Schreib den folgenden Textauszug über Ecevit Piroğlu vollständig und Wort für Wort ab.

> **TEXTAUSZUG**:
────────

Einen Antrag Piroğlus auf freiwillige Ausreise ignoriert die serbische Justiz trotzdem. Laut der TSP bestehe die begründete Befürchtung, dass er noch immer von der Abschiebung in die Türkei bedroht ist oder dass seine Inhaftierung auf unbestimmte Zeit andauern könnte. Sorge äußerte die Plattform, die bei der Kundgebung vor der serbischen Botschaft von Mitgliedern des kurdischen Vereins Nav-Berlin, der Konföderation der Arbeiter aus der Türkei in Europa (ATIF) und Young Struggle unterstützt wurde, auch hinsichtlich der gesundheitlichen Verfassung Piroğlus.


Ecevit Piroğlu trat während des Auslieferungsverfahrens im Juni 2022 in einen Hungerstreik und verlor innerhalb von 136 Tagen dreißig Kilogramm Gewicht. Nach der endgültigen Aussetzung des Auslieferungsverfahrens durch den Obersten Gerichtshof beendete er den Widerstand. Am 12. Februar nahm er diesen Protest wieder auf. „Ecevit Piroğlu ist sehr schwach. Seit er wieder im Hungerstreik ist, hat sich sein ohnehin schlechter Zustand nochmal massiv nach unten bewegt. Dennoch erhält er keine angemessene medizinische Versorgung. Wir fürchten um das Leben unseres Freundes und fordern den Staat Serbien auf, Recht und Gesetz zu achten und Ecevit umgehend freizulassen“, so der Plattform-Sprecher.

────────

> **GESPEICHERTE DATEN**:
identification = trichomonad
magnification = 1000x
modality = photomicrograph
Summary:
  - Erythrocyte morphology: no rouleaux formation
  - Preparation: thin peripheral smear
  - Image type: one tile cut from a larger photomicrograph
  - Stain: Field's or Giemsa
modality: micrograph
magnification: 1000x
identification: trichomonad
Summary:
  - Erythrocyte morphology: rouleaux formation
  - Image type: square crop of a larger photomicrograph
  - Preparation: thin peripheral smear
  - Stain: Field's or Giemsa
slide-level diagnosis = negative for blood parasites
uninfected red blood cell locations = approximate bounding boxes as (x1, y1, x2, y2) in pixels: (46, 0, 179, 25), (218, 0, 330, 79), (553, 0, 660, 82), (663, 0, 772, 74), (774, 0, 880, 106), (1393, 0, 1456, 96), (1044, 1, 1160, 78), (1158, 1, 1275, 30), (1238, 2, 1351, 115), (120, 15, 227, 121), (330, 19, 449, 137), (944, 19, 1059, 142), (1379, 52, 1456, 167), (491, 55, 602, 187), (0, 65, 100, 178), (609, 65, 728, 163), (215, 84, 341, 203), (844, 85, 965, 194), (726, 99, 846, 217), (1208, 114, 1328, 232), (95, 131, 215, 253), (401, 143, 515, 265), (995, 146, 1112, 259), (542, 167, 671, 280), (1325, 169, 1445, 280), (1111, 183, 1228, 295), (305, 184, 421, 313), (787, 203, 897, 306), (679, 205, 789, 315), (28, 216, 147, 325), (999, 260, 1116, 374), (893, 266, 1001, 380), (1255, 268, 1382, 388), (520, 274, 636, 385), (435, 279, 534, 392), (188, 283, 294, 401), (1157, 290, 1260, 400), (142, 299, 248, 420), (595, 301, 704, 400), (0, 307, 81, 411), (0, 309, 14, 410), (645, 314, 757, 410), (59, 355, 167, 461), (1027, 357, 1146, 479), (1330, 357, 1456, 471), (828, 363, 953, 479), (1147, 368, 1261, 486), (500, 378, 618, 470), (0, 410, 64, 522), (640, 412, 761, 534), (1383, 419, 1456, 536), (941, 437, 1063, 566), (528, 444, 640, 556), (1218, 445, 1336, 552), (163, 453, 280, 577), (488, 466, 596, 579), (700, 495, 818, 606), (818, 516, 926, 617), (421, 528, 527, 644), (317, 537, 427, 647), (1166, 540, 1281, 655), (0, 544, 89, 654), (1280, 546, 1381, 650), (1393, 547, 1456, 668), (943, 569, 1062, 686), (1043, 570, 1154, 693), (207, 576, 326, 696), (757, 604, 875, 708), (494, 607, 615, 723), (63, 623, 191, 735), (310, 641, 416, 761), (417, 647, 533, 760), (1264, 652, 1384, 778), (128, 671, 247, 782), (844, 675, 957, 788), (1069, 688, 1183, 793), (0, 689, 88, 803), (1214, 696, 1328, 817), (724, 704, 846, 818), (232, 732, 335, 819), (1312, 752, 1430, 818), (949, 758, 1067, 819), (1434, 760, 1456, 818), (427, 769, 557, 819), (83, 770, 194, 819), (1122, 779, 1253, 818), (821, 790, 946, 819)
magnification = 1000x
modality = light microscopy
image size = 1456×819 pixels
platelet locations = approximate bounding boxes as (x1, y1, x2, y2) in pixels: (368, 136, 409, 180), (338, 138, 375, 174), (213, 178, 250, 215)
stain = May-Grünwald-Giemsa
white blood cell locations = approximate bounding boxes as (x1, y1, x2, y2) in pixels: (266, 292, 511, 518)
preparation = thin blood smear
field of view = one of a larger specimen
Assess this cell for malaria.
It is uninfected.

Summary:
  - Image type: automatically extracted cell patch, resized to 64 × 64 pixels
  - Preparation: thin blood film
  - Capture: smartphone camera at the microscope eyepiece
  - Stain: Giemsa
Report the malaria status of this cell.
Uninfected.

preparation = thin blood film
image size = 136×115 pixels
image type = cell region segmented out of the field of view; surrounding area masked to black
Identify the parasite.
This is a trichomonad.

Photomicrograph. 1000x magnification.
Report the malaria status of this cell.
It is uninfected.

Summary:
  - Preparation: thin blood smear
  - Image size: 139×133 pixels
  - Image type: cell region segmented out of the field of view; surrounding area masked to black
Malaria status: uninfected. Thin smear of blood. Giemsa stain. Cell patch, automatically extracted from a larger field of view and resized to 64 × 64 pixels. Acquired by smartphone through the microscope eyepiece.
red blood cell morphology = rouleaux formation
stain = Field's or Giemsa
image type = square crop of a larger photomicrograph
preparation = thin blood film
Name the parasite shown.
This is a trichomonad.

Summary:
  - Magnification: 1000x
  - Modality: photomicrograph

────────

> **LÖSUNG**:
Einen Antrag Piroğlus auf freiwillige Ausreise ignoriert die serbische Justiz trotzdem. Laut der TSP bestehe die begründete Befürchtung, dass er noch immer von der Abschiebung in die Türkei bedroht ist oder dass seine Inhaftierung auf unbestimmte Zeit andauern könnte. Sorge äußerte die Plattform, die bei der Kundgebung vor der serbischen Botschaft von Mitgliedern des kurdischen Vereins Nav-Berlin, der Konföderation der Arbeiter aus der Türkei in Europa (ATIF) und Young Struggle unterstützt wurde, auch hinsichtlich der gesundheitlichen Verfassung Piroğlus.


Ecevit Piroğlu trat während des Auslieferungsverfahrens im Juni 2022 in einen Hungerstreik und verlor innerhalb von 136 Tagen dreißig Kilogramm Gewicht. Nach der endgültigen Aussetzung des Auslieferungsverfahrens durch den Obersten Gerichtshof beendete er den Widerstand. Am 12. Februar nahm er diesen Protest wieder auf. „Ecevit Piroğlu ist sehr schwach. Seit er wieder im Hungerstreik ist, hat sich sein ohnehin schlechter Zustand nochmal massiv nach unten bewegt. Dennoch erhält er keine angemessene medizinische Versorgung. Wir fürchten um das Leben unseres Freundes und fordern den Staat Serbien auf, Recht und Gesetz zu achten und Ecevit umgehend freizulassen“, so der Plattform-Sprecher.